::: Working data :::

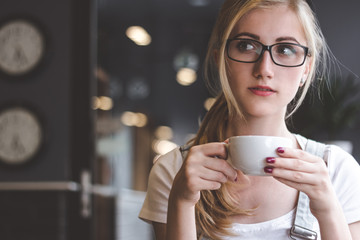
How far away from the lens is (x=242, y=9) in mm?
1008

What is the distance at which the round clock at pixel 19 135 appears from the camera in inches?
152

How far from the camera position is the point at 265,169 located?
809mm

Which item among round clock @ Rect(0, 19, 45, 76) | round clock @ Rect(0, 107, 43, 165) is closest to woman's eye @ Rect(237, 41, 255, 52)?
round clock @ Rect(0, 107, 43, 165)

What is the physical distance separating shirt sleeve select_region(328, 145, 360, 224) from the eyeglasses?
27 centimetres

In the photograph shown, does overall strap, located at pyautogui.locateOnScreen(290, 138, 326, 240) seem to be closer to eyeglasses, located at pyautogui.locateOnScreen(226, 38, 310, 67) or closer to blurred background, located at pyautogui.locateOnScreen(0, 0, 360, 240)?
eyeglasses, located at pyautogui.locateOnScreen(226, 38, 310, 67)

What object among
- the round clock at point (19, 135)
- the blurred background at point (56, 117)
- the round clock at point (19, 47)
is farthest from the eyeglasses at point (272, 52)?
the round clock at point (19, 47)

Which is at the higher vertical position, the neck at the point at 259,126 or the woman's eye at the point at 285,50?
the woman's eye at the point at 285,50

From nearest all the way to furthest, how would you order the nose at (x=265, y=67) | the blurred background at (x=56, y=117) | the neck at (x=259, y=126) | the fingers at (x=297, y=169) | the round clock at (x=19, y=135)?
the fingers at (x=297, y=169) → the nose at (x=265, y=67) → the neck at (x=259, y=126) → the blurred background at (x=56, y=117) → the round clock at (x=19, y=135)

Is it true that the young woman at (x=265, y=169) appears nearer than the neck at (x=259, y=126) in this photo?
Yes

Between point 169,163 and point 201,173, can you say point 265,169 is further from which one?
point 169,163

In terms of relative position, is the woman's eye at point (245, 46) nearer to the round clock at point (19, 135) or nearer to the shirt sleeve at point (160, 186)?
the shirt sleeve at point (160, 186)

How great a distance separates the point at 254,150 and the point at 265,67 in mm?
240

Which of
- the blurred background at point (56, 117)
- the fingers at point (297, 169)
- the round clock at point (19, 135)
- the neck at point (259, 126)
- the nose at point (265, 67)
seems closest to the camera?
the fingers at point (297, 169)

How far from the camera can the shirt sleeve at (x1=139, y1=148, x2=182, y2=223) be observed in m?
1.14
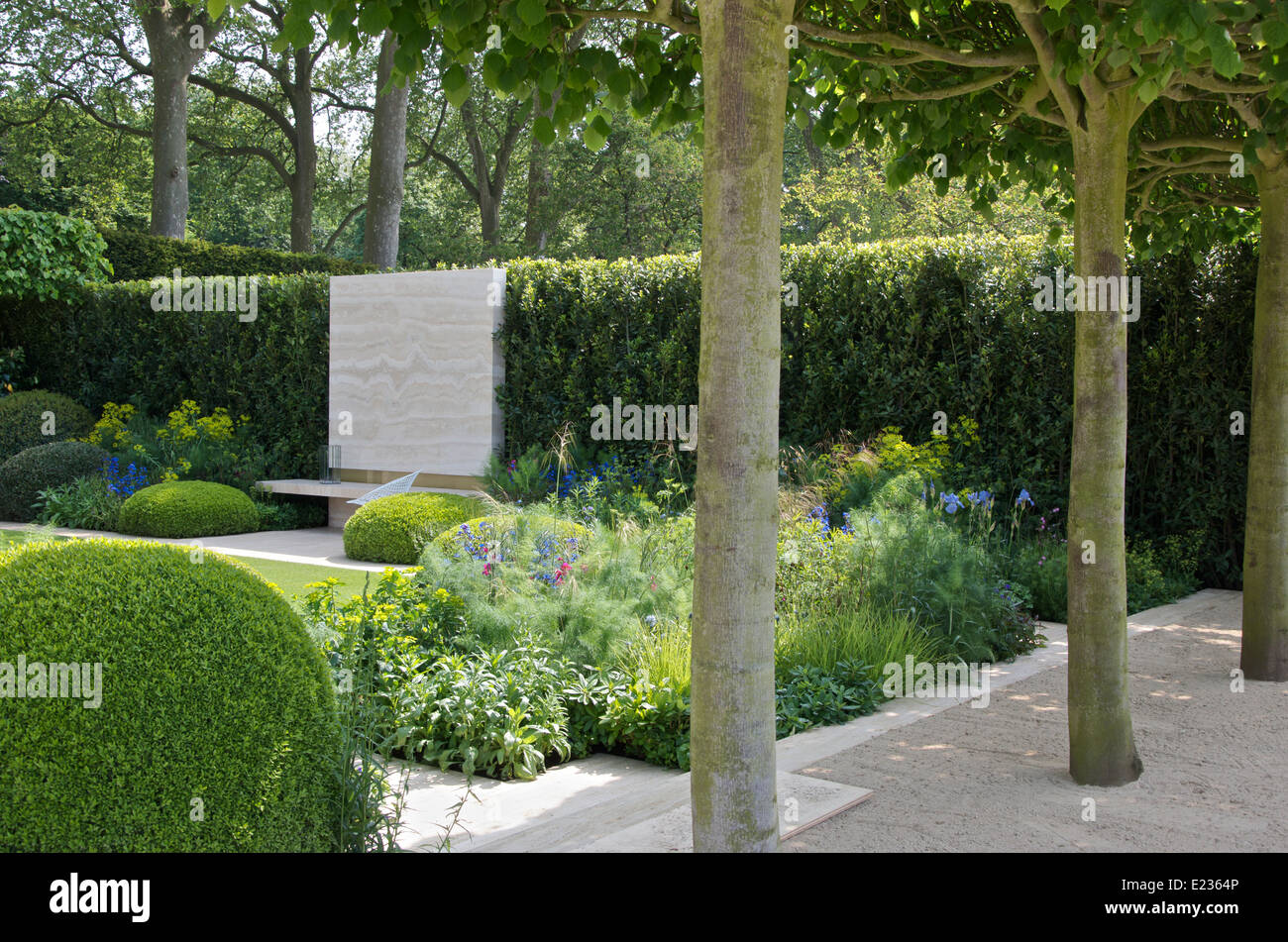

:::

Exercise task
Put the lines of the listing into a Markdown table with the columns Number and Record line. Begin at the line that contains "How far from the camera can", stop at the end of the listing, number each row, skip blank lines, and leave out the pictures.

Full response
| Number | Record line |
|---|---|
| 1 | How far from the camera can the shirt sleeve at (x1=139, y1=148, x2=182, y2=223) be observed in m? |
| 2 | 1.14 |